## What you need to do
Would you repeat the listing exactly, without any of its images?
■ ■ ■ ■
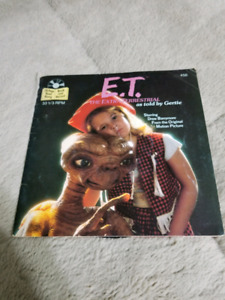 ET The Extraterrestrial 1982 storybook with record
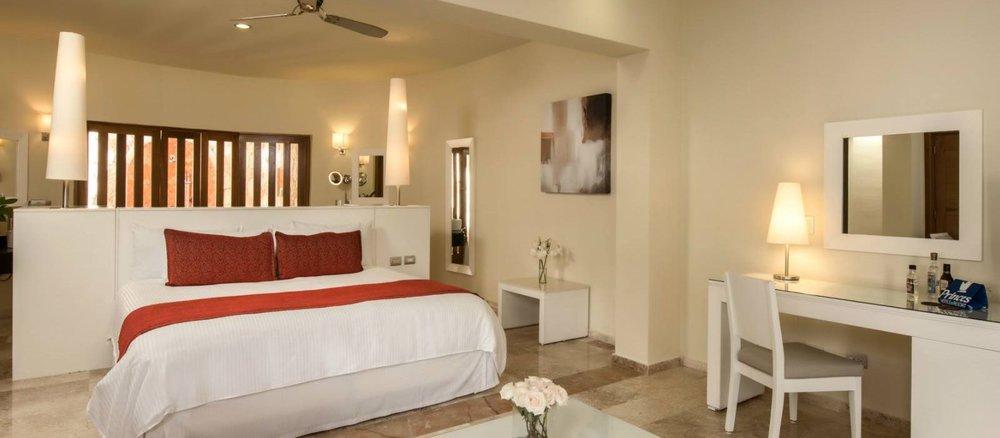 PVillas_Grand-Sunset_Riviera-Laguna Villa Suite-9.jpg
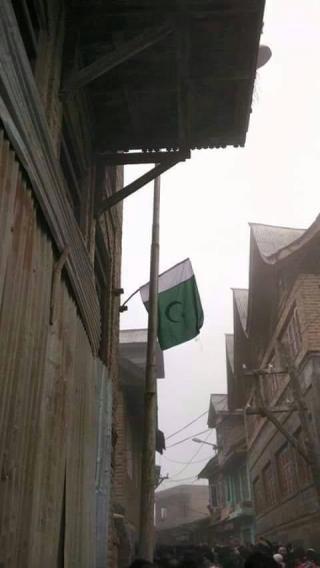 CM Mufti Ke Ghar Lehraya Pak Jhanda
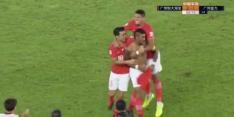 Video: Van Bronckhorst verliest derby door late goal Paulinho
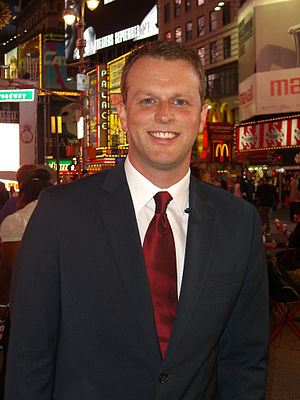 Nick Dixon (British journalist) - Dixon reporting on Daybreak from Times Square on 28 April 2011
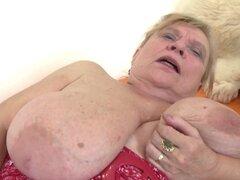 Abuelita muy vieja con tetas grandes y coño peludo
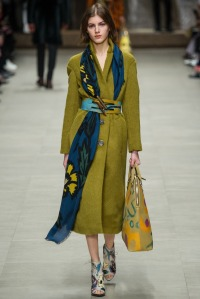 look 24 burberry abrigo largo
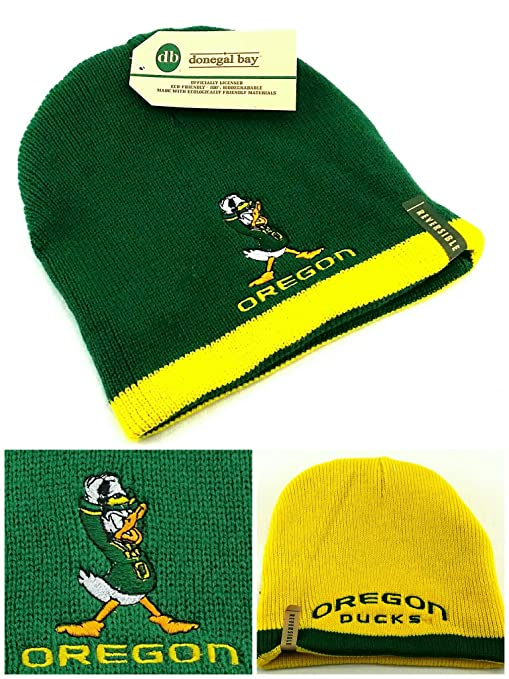 Image Unavailable. Image not available for. Color  Oregon Ducks New Donegal  Bay Reversible Beanie Puddles Toque Green Yellow Skull Era Hat Cap 4af8e0a4591d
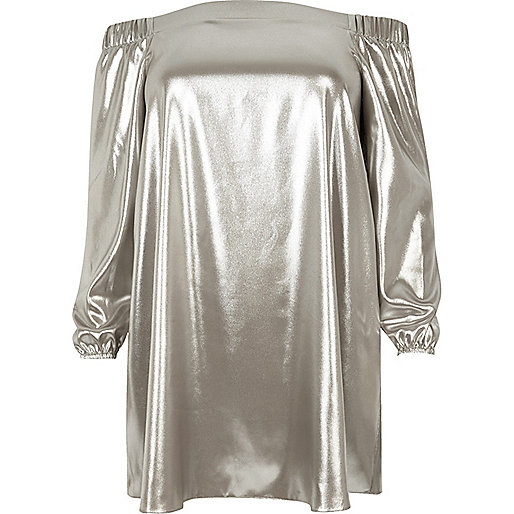 Robe évasée Plus métallisée argentée à encolure bardot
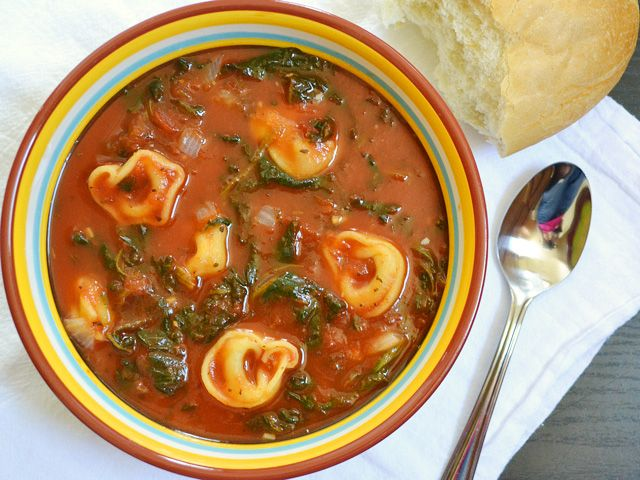 Spinach Tortellini Soup: Budget Byte, Tomatoes Soups, Italian Sausages, Drinks Recipes, Soups Recipes, Tomatoes Tortellini, Spinach Tortellini, Tortellini Soups, Cheap Recipes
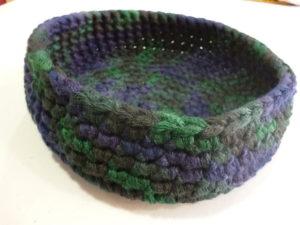 corbeille vide poche au crochet coloris multicolore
■ ■ ■ ■
## Written answer
 ET The Extraterrestrial 1982 storybook with record
 PVillas_Grand-Sunset_Riviera-Laguna Villa Suite-9.jpg
 CM Mufti Ke Ghar Lehraya Pak Jhanda
 Video: Van Bronckhorst verliest derby door late goal Paulinho
 Nick Dixon (British journalist) - Dixon reporting on Daybreak from Times Square on 28 April 2011
 Abuelita muy vieja con tetas grandes y coño peludo
 look 24 burberry abrigo largo
 Image Unavailable. Image not available for. Color  Oregon Ducks New Donegal  Bay Reversible Beanie Puddles Toque Green Yellow Skull Era Hat Cap 4af8e0a4591d
 Robe évasée Plus métallisée argentée à encolure bardot
 Spinach Tortellini Soup: Budget Byte, Tomatoes Soups, Italian Sausages, Drinks Recipes, Soups Recipes, Tomatoes Tortellini, Spinach Tortellini, Tortellini Soups, Cheap Recipes
 corbeille vide poche au crochet coloris multicolore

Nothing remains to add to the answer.